EXERCISE INSTRUCTIONS
Please extend the passage on floating-point numbers in Q/KDB+ below, writing on from its final sentence.

In Q/KDB+, floating-point numbers are implemented using two primary datatypes, each suited for different levels of precision. These datatypes are built on the IEEE 754 standard, which defines formats for representing floating-point numbers in a binary system. Understanding how floating-point numbers work in Q/KDB+ is critical for efficiently handling numerical data, particularly in high-performance time series and financial applications where precision and performance are crucial.
This blog will explore how floating-point numbers behave in Q/KDB+, including their characteristics, default types, and practical considerations such as comparison tolerance and the implications of rounding errors.
Floating-Point Datatypes in Q/KDB+
Q/KDB+ provides two primary floating-point datatypes:
-
real: A 4-byte (32-bit) single-precision floating-point number, adhering to the IEEE 754 standard. This type can hold approximately 6 decimal digits of precision. -
float: An 8-byte (64-bit) double-precision floating-point number, also based on the IEEE 754 standard. This type supports approximately 15 decimal digits of precision.
The table below provides a concise overview of the properties of real and float datatypes:
| Type | Internal Code | Character | Size (bytes) | Example | Null | Infinity | Approx. Range |
|---|---|---|---|---|---|---|---|
| real | 8 | e | 4 | 17.5e | 0Ne 0ne | 0We 0we | \([-3.403 \times 10^{38}, 3.403 \times 10^{38}]\) |
| float | 9 | f | 8 | 17.5f 17.5 | 0Nf 0nf 0n | 0Wf 0wf 0w | \([-1.798 \times 10^{308}, 1.798 \times 10^{308}]\) |
Default Floating-Point Datatype
In Q/KDB+, the default floating-point type is the float. Any number with a decimal point and without a type character suffix will automatically be a float.
To explicitly define a real, the value must include the e suffix. Here are some examples:
7.5e // Real
7.5f // Float
7.5 // Float
.1 // Float
1. // Float
2e3 // Float (Scientific notation)
2e3e // Real (Scientific notation)
Note on Scientific Notation
Scientific notation is a compact way of expressing numbers using powers of 10. Examples include 1.23e5 for \(1.23 \times 10^5\). For more details, see the Scientific Notation section.

DATA RECORDS

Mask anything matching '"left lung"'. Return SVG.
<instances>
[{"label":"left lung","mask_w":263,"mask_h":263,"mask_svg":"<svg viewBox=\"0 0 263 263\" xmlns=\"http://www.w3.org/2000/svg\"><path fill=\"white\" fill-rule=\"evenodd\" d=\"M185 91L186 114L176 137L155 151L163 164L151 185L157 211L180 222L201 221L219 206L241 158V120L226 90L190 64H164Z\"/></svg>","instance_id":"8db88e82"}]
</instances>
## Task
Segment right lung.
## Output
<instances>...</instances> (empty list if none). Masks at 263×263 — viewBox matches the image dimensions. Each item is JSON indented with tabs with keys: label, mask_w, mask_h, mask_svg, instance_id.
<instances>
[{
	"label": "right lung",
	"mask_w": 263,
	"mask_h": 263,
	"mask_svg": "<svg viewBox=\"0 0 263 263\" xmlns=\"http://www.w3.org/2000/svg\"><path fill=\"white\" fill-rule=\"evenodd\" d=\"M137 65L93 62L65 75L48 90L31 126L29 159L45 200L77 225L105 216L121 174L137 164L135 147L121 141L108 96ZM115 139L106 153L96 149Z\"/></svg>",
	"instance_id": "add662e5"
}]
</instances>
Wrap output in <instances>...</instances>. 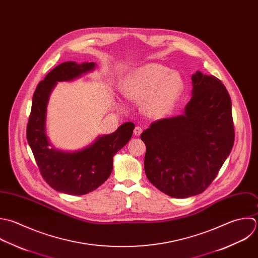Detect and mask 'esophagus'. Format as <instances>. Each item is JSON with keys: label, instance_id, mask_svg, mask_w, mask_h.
<instances>
[{"label": "esophagus", "instance_id": "obj_1", "mask_svg": "<svg viewBox=\"0 0 258 258\" xmlns=\"http://www.w3.org/2000/svg\"><path fill=\"white\" fill-rule=\"evenodd\" d=\"M143 133V128L141 127V126H136L135 127V131H134V134H135V136H141V134Z\"/></svg>", "mask_w": 258, "mask_h": 258}]
</instances>
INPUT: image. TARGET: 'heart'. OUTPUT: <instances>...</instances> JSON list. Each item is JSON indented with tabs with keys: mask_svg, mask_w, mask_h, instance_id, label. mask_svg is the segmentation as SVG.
I'll return each instance as SVG.
<instances>
[{
	"mask_svg": "<svg viewBox=\"0 0 258 258\" xmlns=\"http://www.w3.org/2000/svg\"><path fill=\"white\" fill-rule=\"evenodd\" d=\"M184 89V81L176 71L161 64H148L138 69L123 88L130 100H143L145 111L152 116L166 114L172 109Z\"/></svg>",
	"mask_w": 258,
	"mask_h": 258,
	"instance_id": "heart-1",
	"label": "heart"
}]
</instances>
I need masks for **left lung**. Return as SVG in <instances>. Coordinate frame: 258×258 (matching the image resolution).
Listing matches in <instances>:
<instances>
[{
  "label": "left lung",
  "mask_w": 258,
  "mask_h": 258,
  "mask_svg": "<svg viewBox=\"0 0 258 258\" xmlns=\"http://www.w3.org/2000/svg\"><path fill=\"white\" fill-rule=\"evenodd\" d=\"M192 85L183 114L157 120L141 135L149 181L174 198L204 192L234 143L231 98L224 84L197 71Z\"/></svg>",
  "instance_id": "1"
}]
</instances>
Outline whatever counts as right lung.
Masks as SVG:
<instances>
[{
	"label": "right lung",
	"instance_id": "add662e5",
	"mask_svg": "<svg viewBox=\"0 0 258 258\" xmlns=\"http://www.w3.org/2000/svg\"><path fill=\"white\" fill-rule=\"evenodd\" d=\"M94 68V62L61 63L39 82L33 95L27 125L28 144L46 183L68 195H84L102 185L111 174L113 156L127 144L135 128L133 122H124L114 133L100 136L76 152H63L50 144L46 114L52 90L57 82L71 81Z\"/></svg>",
	"mask_w": 258,
	"mask_h": 258
}]
</instances>
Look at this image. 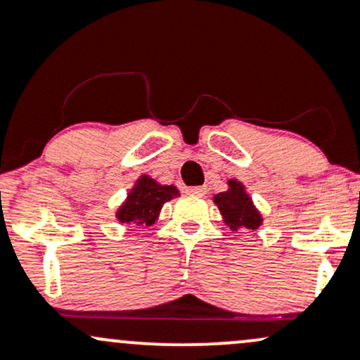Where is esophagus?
I'll list each match as a JSON object with an SVG mask.
<instances>
[{
    "label": "esophagus",
    "mask_w": 360,
    "mask_h": 360,
    "mask_svg": "<svg viewBox=\"0 0 360 360\" xmlns=\"http://www.w3.org/2000/svg\"><path fill=\"white\" fill-rule=\"evenodd\" d=\"M186 193L193 196H203L207 193V188L205 186H190V188H186Z\"/></svg>",
    "instance_id": "34e87169"
}]
</instances>
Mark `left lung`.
<instances>
[{
  "instance_id": "obj_1",
  "label": "left lung",
  "mask_w": 360,
  "mask_h": 360,
  "mask_svg": "<svg viewBox=\"0 0 360 360\" xmlns=\"http://www.w3.org/2000/svg\"><path fill=\"white\" fill-rule=\"evenodd\" d=\"M214 202L221 210L224 222L233 231H238L240 228L257 229L262 222L260 214L255 210L252 200L245 193L243 184L238 183V181L231 179L229 190L215 195Z\"/></svg>"
}]
</instances>
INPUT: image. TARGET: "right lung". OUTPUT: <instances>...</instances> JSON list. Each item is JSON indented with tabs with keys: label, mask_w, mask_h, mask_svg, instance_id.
<instances>
[{
	"label": "right lung",
	"mask_w": 360,
	"mask_h": 360,
	"mask_svg": "<svg viewBox=\"0 0 360 360\" xmlns=\"http://www.w3.org/2000/svg\"><path fill=\"white\" fill-rule=\"evenodd\" d=\"M174 186H162L148 176H141L127 195L126 203L117 212L120 222H134L136 226H150L157 219L162 205L177 195Z\"/></svg>",
	"instance_id": "obj_1"
}]
</instances>
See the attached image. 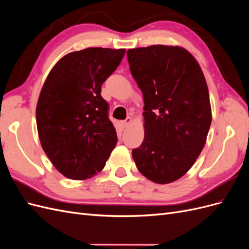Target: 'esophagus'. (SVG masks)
<instances>
[{"instance_id":"1","label":"esophagus","mask_w":249,"mask_h":249,"mask_svg":"<svg viewBox=\"0 0 249 249\" xmlns=\"http://www.w3.org/2000/svg\"><path fill=\"white\" fill-rule=\"evenodd\" d=\"M131 123H132V117H126L124 120H123L122 124H123L124 127H126Z\"/></svg>"}]
</instances>
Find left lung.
Returning a JSON list of instances; mask_svg holds the SVG:
<instances>
[{"instance_id":"obj_1","label":"left lung","mask_w":249,"mask_h":249,"mask_svg":"<svg viewBox=\"0 0 249 249\" xmlns=\"http://www.w3.org/2000/svg\"><path fill=\"white\" fill-rule=\"evenodd\" d=\"M126 56L144 100V140L133 159L153 182H175L196 161L212 122L205 76L179 47L137 48Z\"/></svg>"}]
</instances>
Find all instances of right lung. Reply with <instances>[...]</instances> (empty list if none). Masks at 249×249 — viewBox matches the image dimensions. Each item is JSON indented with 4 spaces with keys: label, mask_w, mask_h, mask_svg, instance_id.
I'll use <instances>...</instances> for the list:
<instances>
[{
    "label": "right lung",
    "mask_w": 249,
    "mask_h": 249,
    "mask_svg": "<svg viewBox=\"0 0 249 249\" xmlns=\"http://www.w3.org/2000/svg\"><path fill=\"white\" fill-rule=\"evenodd\" d=\"M124 53L103 48L70 53L44 82L36 107L37 131L44 153L66 178L93 177L116 145V131L101 87Z\"/></svg>",
    "instance_id": "1"
}]
</instances>
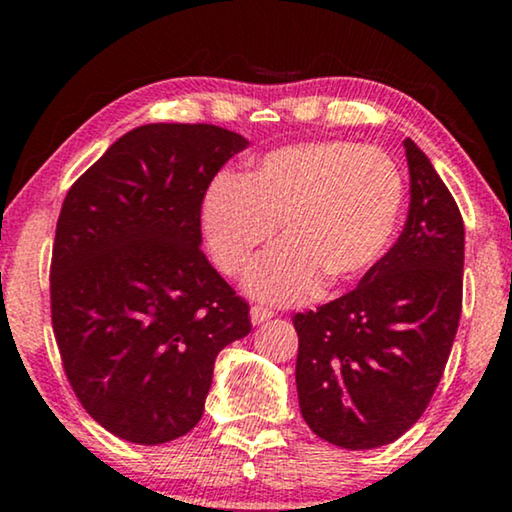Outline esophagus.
Listing matches in <instances>:
<instances>
[{
	"mask_svg": "<svg viewBox=\"0 0 512 512\" xmlns=\"http://www.w3.org/2000/svg\"><path fill=\"white\" fill-rule=\"evenodd\" d=\"M249 317H251V324L254 326H261V324H265V321H270L272 317H275V312H270L268 307H251V312H249Z\"/></svg>",
	"mask_w": 512,
	"mask_h": 512,
	"instance_id": "34e87169",
	"label": "esophagus"
}]
</instances>
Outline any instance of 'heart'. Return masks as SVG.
Segmentation results:
<instances>
[{"mask_svg": "<svg viewBox=\"0 0 512 512\" xmlns=\"http://www.w3.org/2000/svg\"><path fill=\"white\" fill-rule=\"evenodd\" d=\"M405 184L373 146L340 139L279 146L240 177L219 174L200 202L205 247L223 275L240 277L282 223L286 240L244 279L251 298L291 305L326 282L349 286L387 254L401 223Z\"/></svg>", "mask_w": 512, "mask_h": 512, "instance_id": "b5f03b06", "label": "heart"}]
</instances>
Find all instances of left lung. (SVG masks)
Here are the masks:
<instances>
[{
  "label": "left lung",
  "instance_id": "obj_1",
  "mask_svg": "<svg viewBox=\"0 0 512 512\" xmlns=\"http://www.w3.org/2000/svg\"><path fill=\"white\" fill-rule=\"evenodd\" d=\"M408 221L345 296L293 317L307 426L345 450L401 438L443 377L461 317L464 221L426 153L405 139Z\"/></svg>",
  "mask_w": 512,
  "mask_h": 512
}]
</instances>
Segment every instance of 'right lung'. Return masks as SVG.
Wrapping results in <instances>:
<instances>
[{"label":"right lung","mask_w":512,"mask_h":512,"mask_svg":"<svg viewBox=\"0 0 512 512\" xmlns=\"http://www.w3.org/2000/svg\"><path fill=\"white\" fill-rule=\"evenodd\" d=\"M249 146L198 123L125 132L69 188L51 263L53 331L76 398L97 424L160 445L200 422L223 347L249 305L200 251V202Z\"/></svg>","instance_id":"right-lung-1"}]
</instances>
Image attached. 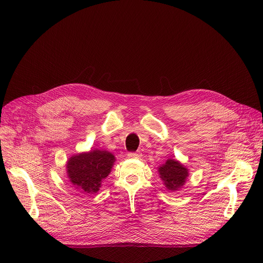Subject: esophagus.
Masks as SVG:
<instances>
[{
  "instance_id": "34e87169",
  "label": "esophagus",
  "mask_w": 263,
  "mask_h": 263,
  "mask_svg": "<svg viewBox=\"0 0 263 263\" xmlns=\"http://www.w3.org/2000/svg\"><path fill=\"white\" fill-rule=\"evenodd\" d=\"M142 156V153L137 151V152H129L128 153V157H130V159H139V157Z\"/></svg>"
}]
</instances>
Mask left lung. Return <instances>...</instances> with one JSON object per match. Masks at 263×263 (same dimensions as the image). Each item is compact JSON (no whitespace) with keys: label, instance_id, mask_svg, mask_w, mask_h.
<instances>
[{"label":"left lung","instance_id":"obj_1","mask_svg":"<svg viewBox=\"0 0 263 263\" xmlns=\"http://www.w3.org/2000/svg\"><path fill=\"white\" fill-rule=\"evenodd\" d=\"M160 178L166 188L170 191H177L185 184L188 177V169L177 160L168 159L159 168Z\"/></svg>","mask_w":263,"mask_h":263}]
</instances>
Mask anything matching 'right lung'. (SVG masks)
<instances>
[{
    "mask_svg": "<svg viewBox=\"0 0 263 263\" xmlns=\"http://www.w3.org/2000/svg\"><path fill=\"white\" fill-rule=\"evenodd\" d=\"M115 157L107 150H91L69 157L67 177L76 189L85 194H96L114 165Z\"/></svg>",
    "mask_w": 263,
    "mask_h": 263,
    "instance_id": "1",
    "label": "right lung"
}]
</instances>
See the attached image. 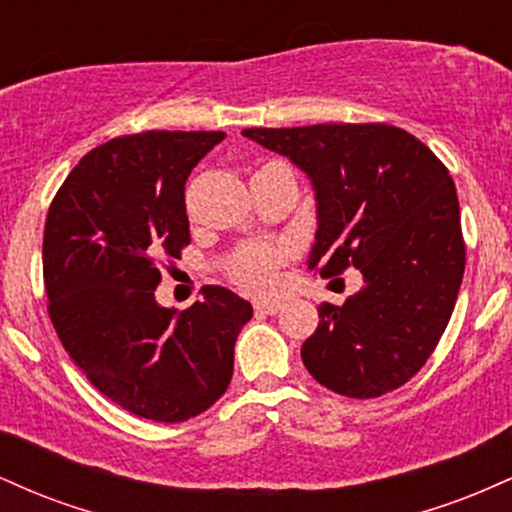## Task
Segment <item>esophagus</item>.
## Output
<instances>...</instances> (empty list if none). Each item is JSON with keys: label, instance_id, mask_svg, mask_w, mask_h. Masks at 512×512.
<instances>
[{"label": "esophagus", "instance_id": "34e87169", "mask_svg": "<svg viewBox=\"0 0 512 512\" xmlns=\"http://www.w3.org/2000/svg\"><path fill=\"white\" fill-rule=\"evenodd\" d=\"M255 310L264 315H274L281 310V303L279 301H255Z\"/></svg>", "mask_w": 512, "mask_h": 512}]
</instances>
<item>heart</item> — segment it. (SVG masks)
<instances>
[{"label":"heart","instance_id":"obj_1","mask_svg":"<svg viewBox=\"0 0 512 512\" xmlns=\"http://www.w3.org/2000/svg\"><path fill=\"white\" fill-rule=\"evenodd\" d=\"M286 262V250L272 243H248L243 245L228 262L226 272L233 284L243 289L264 293L274 289L281 264Z\"/></svg>","mask_w":512,"mask_h":512}]
</instances>
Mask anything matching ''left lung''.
Listing matches in <instances>:
<instances>
[{
  "instance_id": "obj_1",
  "label": "left lung",
  "mask_w": 512,
  "mask_h": 512,
  "mask_svg": "<svg viewBox=\"0 0 512 512\" xmlns=\"http://www.w3.org/2000/svg\"><path fill=\"white\" fill-rule=\"evenodd\" d=\"M313 180L317 233L308 269H361L363 289L322 303L305 339L308 373L354 399L380 397L419 373L448 327L464 274L460 202L448 168L404 129L363 125L250 127Z\"/></svg>"
}]
</instances>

FINAL ANSWER
Infinities and Nulls
Floating-point operations involving infinity or null values behave as expected in Q/KDB+, without wrapping like integers. For example:
q)10+0we
0we
q)10+0w
0w
q)-10+0we
0we
q)-10+0w
0w
Division by zero produces positive or negative infinity:
q)123%0
0w
q)-123%0
-0w
Dividing zero by zero produces a null float:
q)0%0
0n
Scientific Notation
Floating-point numbers in Q can be expressed using scientific notation, where e indicates the exponent:
q)1.234e05
123400f
q)1.234e+5
123400f
q)1.234e5
123400f
q)1.234e-3
0.001234
To the right of the e is a signed exponent. The + and leading 0 for a positive exponent are optional.
To explicitly define a real in scientific notation, the e type suffix must be included:
q)1.234e3e
1234e
Display Precision and Formatting
The Q console defaults to displaying up to 7 significant digits for floating-point values, even though the actual stored precision may be higher. You can adjust the display precision using the \P system command:
q)\P 2
q)3.14159265358979323
3.1
q)\P 10
q)3.14159265358979323
3.141592654
q)\P 0 // Full precision (17 digits for floats - the last digit is unreliable)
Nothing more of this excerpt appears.